Calculator Inputs
Use the responsive grid below. Large screens show three columns, smaller screens show two, and phones show one.
Example Data Table
| Item | Example Value |
|---|---|
| Baseline equipment load | 120 kW |
| Improved equipment load | 90 kW |
| Number of units | 2 |
| Operating hours per day | 10 hours |
| Operating days per year | 300 days |
| Electricity rate | $0.14 per kWh |
| Demand charge rate | $12.00 per kW-month |
| Coincidence factor | 0.85 |
| Baseline maintenance per year | $4,200 |
| Improved maintenance per year | $2,600 |
| Implementation cost | $22,000 |
| Rebate | $3,000 |
| Analysis period | 7 years |
Formula Used
Annual Hours = Operating Hours per Day × Operating Days per Year
Annual Energy Saved = (Baseline kW − Improved kW) × Quantity × Annual Hours
Energy Cost Savings = Annual Energy Saved × Electricity Rate
Demand Savings = kW Saved × Coincidence Factor × Demand Charge × 12
Maintenance Savings = Baseline Maintenance − Improved Maintenance
Year 1 Total Savings = Energy Cost Savings + Demand Savings + Maintenance Savings
Net Project Cost = Implementation Cost − Rebate
Simple Payback = Net Project Cost ÷ Year 1 Total Savings
NPV = Discounted Multi-Year Savings − Net Project Cost
ROI = (Life-Cycle Net Savings ÷ Net Project Cost) × 100
How to Use This Calculator
- Enter the baseline connected load for the current system.
- Enter the improved load for the proposed upgrade.
- Add unit count, operating schedule, and utility rates.
- Include demand charges, maintenance costs, and incentives.
- Set the study horizon, escalation values, and discount rate.
- Submit the form to view savings above the calculator.
- Use CSV or PDF export for proposals and audits.
Frequently Asked Questions
1. What does this calculator estimate?
It estimates annual energy savings, demand reduction value, maintenance savings, payback, net present value, return on investment, and carbon reduction from equipment upgrades.
2. Why do demand charges matter?
Many facilities pay for peak demand, not only energy use.
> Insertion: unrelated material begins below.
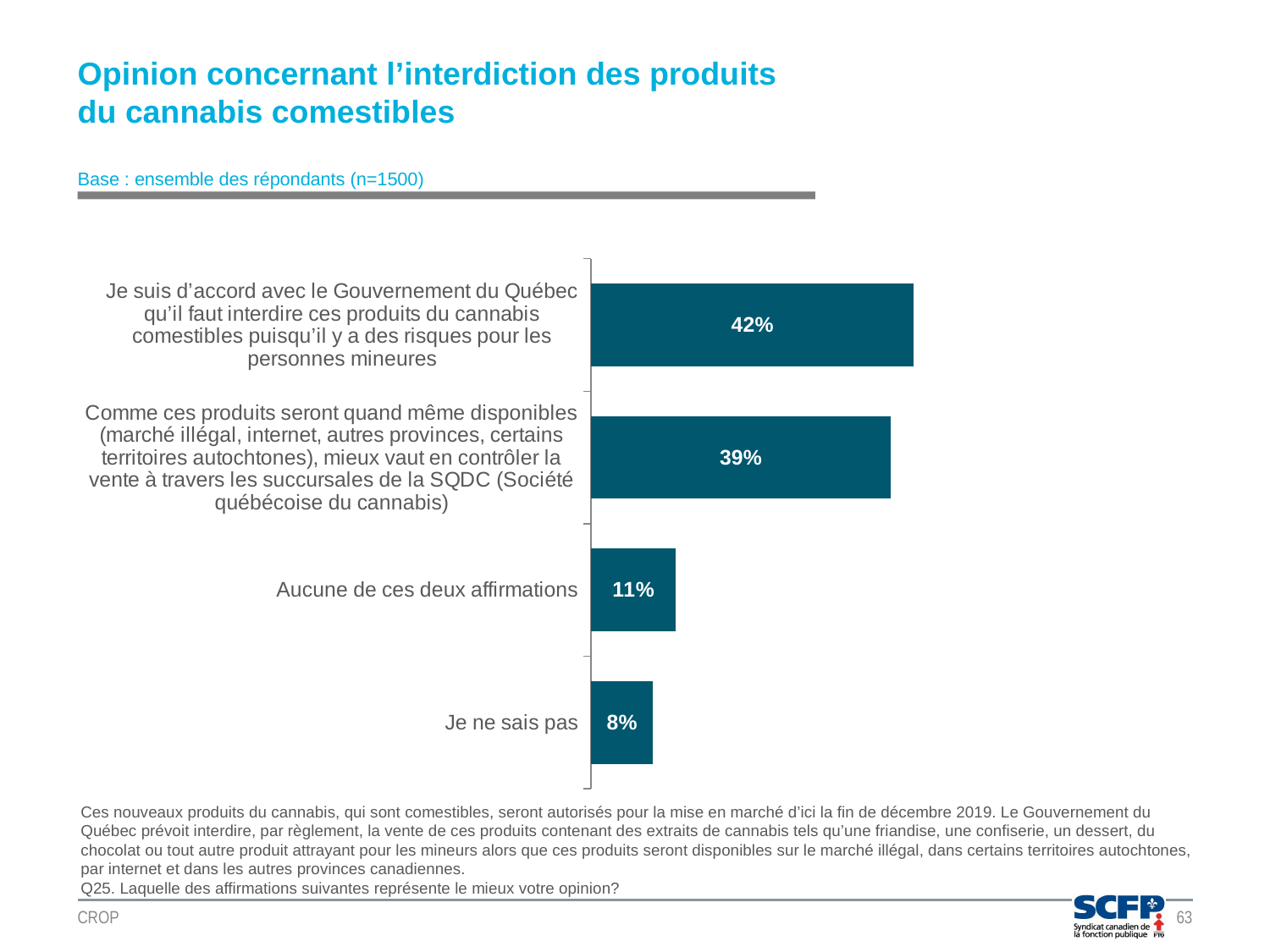
Which response option has the lowest percentage? Je ne sais pas What type of chart is shown on the slide? Bar chart What percentage of respondents chose "Aucune de ces deux affirmations"? 11% How many response categories are shown in the chart? 4 What percentage of respondents answered "Je ne sais pas"? 8% What is the base (number of respondents) indicated for this chart? n=1500 Which response option has the highest percentage? Je suis d'accord avec le Gouvernement du Québec qu'il faut interdire ces produits du cannabis comestibles puisqu'il y a des risques pour les personnes mineures What percentage of respondents agree with the Gouvernement du Québec that these edible cannabis products should be banned because of risks to minors? 42% What is the difference in percentage points between "Aucune de ces deux affirmations" and "Je ne sais pas"? 3 percentage points What percentage of respondents think it is better to control the sale of these products through SQDC stores since they will be available anyway? 39% What is the difference in percentage points between the option agreeing with the ban (42%) and the option favouring control through the SQDC (39%)? 3 percentage points Which is larger: the percentage for "Aucune de ces deux affirmations" or the percentage for "Je ne sais pas"? Aucune de ces deux affirmations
Lower connected load can reduce monthly demand charges and improve total project economics.
3. What is the coincidence factor?
It reflects how much of the saved load actually affects billed peak demand. A factor of 1 means full peak impact. Lower values mean partial impact.
4. Can this calculator compare multiple units?
Yes. Enter the unit quantity to model grouped equipment upgrades, such as pumps, fans, compressors, or production assets operating under similar schedules.
5. What does NPV show?
NPV discounts future savings into present-value terms. A positive result means the upgrade creates value after considering project cost and the chosen discount rate.
6. How is ROI different from payback?
Payback shows how quickly the project recovers cost. ROI shows overall gain across the full study period after subtracting the net project investment.
7. Should I include rebates and incentives?
Yes. Incentives reduce net project cost and often improve payback. Include any verified utility rebate, grant support, or internal capital contribution.
8. Can this tool support project proposals?
Yes. The summary metrics, savings schedule, and export options help support engineering reviews, internal approvals, capital requests, and client-facing proposal documents.